Human-elephant conflict (HEC) is on the rise as the space in the Mara diminishes. In the Kenya portion of the ecosystem (the Maasai Mara and surrounding areas), people and wildlife peacefully co-existed for years when space for both did not overlap. Up until the 1950s, the ecosystem had a very small human population living in the area, but as the human population has grown, the rangeland demand for livestock and farming has increased, pushing wild animals into smaller areas. In 2015, it was reported that the human population around the Maasai Mara was growing at 10.5% per annum, more than three times the national rate of 2.5% (Courtney et al.). This is resulting in the subdivision of land has across much of the Mara landscape, resulting in continued rapid human population growth, through natality as well as immigration.
Outside of protected land, individual Maasai landowners have parcels of land, which range in sizes of approximately 20 to 200 acres that are often fenced. This fragmentation of the ecosystem is blocking key wildlife migration routes (corridors) and is rapidly accelerating human-wildlife conflict.
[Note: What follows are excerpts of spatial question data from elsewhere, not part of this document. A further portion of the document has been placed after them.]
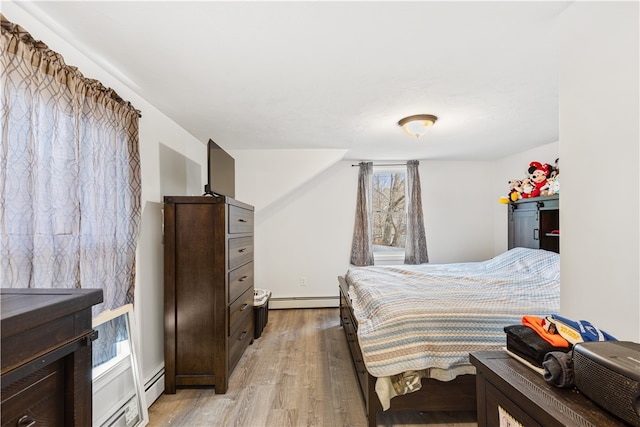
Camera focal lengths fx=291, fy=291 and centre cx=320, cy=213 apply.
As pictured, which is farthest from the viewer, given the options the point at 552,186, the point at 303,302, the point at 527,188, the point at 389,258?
the point at 389,258

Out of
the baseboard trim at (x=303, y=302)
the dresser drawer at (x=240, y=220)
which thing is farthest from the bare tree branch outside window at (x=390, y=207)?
the dresser drawer at (x=240, y=220)

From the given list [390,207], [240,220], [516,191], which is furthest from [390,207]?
[240,220]

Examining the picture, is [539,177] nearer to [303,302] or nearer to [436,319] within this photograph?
[436,319]

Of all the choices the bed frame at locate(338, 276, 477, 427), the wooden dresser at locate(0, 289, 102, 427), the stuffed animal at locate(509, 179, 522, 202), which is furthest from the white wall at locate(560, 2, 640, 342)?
the stuffed animal at locate(509, 179, 522, 202)

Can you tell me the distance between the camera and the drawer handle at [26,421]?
65cm

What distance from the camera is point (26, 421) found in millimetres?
668

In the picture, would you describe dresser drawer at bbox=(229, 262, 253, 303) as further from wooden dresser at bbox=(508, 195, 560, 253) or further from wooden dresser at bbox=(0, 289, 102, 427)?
wooden dresser at bbox=(508, 195, 560, 253)

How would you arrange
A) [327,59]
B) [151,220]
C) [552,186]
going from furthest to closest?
[552,186]
[151,220]
[327,59]

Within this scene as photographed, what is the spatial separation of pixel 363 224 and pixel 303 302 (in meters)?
1.43

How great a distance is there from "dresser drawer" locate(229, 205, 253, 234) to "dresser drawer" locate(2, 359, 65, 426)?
1.60 meters

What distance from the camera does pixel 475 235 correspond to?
449 centimetres

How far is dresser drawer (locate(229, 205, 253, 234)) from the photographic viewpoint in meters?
2.36

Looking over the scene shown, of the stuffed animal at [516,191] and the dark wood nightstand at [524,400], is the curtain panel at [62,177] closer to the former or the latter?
the dark wood nightstand at [524,400]

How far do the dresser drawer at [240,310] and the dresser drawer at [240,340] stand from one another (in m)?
0.04
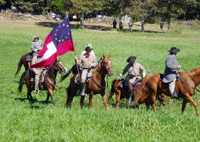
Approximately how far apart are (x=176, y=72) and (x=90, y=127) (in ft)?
16.3

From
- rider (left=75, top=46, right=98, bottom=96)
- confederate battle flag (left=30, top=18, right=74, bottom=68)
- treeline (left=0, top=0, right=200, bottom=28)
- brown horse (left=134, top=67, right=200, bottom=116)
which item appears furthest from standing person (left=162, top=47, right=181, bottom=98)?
treeline (left=0, top=0, right=200, bottom=28)

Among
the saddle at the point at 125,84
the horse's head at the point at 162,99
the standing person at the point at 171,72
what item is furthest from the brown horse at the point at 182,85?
the horse's head at the point at 162,99

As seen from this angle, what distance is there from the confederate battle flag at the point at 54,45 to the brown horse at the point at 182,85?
12.6 feet

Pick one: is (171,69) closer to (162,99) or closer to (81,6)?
(162,99)

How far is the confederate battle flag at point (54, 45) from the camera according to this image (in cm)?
1170

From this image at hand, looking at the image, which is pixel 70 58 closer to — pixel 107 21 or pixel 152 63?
pixel 152 63

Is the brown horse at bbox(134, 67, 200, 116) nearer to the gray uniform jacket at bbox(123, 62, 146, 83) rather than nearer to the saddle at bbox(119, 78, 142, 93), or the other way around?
the saddle at bbox(119, 78, 142, 93)

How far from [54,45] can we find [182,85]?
567 centimetres

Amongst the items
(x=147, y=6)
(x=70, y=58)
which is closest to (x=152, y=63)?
(x=70, y=58)

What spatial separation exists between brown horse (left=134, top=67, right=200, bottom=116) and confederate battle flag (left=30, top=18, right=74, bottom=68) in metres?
3.84

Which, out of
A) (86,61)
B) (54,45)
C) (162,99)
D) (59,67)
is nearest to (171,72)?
(162,99)

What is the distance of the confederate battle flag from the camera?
1170 centimetres

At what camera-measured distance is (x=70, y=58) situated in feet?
100

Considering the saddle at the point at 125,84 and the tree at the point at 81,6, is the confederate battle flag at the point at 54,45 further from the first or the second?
the tree at the point at 81,6
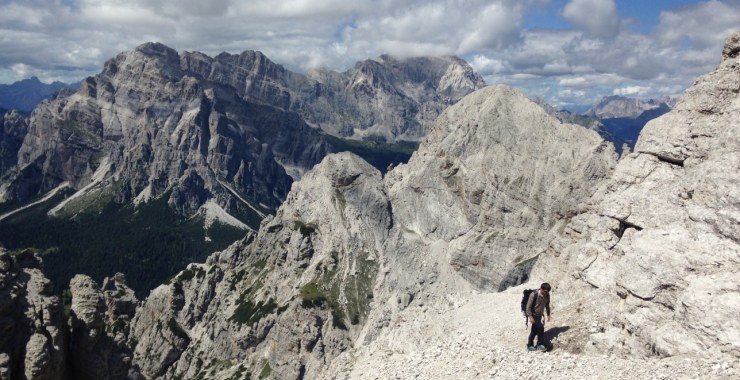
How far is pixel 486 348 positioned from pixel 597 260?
8.89 m

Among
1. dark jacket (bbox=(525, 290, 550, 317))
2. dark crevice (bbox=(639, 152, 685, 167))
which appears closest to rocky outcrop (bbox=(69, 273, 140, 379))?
dark jacket (bbox=(525, 290, 550, 317))

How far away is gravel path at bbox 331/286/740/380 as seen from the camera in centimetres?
2430

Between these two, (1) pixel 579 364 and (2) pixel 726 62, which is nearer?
(1) pixel 579 364

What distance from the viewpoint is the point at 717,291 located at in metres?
24.0

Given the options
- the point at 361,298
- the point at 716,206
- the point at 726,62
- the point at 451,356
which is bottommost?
the point at 361,298

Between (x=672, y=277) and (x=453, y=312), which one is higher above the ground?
(x=672, y=277)

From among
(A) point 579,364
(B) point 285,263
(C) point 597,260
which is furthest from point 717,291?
(B) point 285,263

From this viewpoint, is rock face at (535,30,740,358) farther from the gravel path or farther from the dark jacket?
the dark jacket

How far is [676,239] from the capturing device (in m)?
27.6

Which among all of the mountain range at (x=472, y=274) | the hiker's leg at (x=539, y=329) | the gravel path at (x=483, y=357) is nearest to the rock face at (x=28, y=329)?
the mountain range at (x=472, y=274)

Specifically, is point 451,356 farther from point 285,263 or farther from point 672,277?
point 285,263

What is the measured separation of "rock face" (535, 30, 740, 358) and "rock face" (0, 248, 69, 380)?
45.3 meters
Variable weather patterns, land fragmentation, increasing human and livestock populations, increased demand and use of non-consumptive resources have all contributed to a higher level of human-elephant conflict.
In response to this increase, MEP has developed the HEC Toolkit that includes MEP’s best practices for mitigating human-elephant conflict. The Karen Blixen Camp Ree Park Safari helicopter has enabled MEP to increase our rapid response time and quickly and effectively mitigate a human-elephant conflict situation. Additionally, unmanned aerial vehicles that rangers can deploy are cheap and easy to use as are chili fences that deter elephants from farms. Finally, community engagement and education is essential to everyone coexisting harmoniously together in the Mara.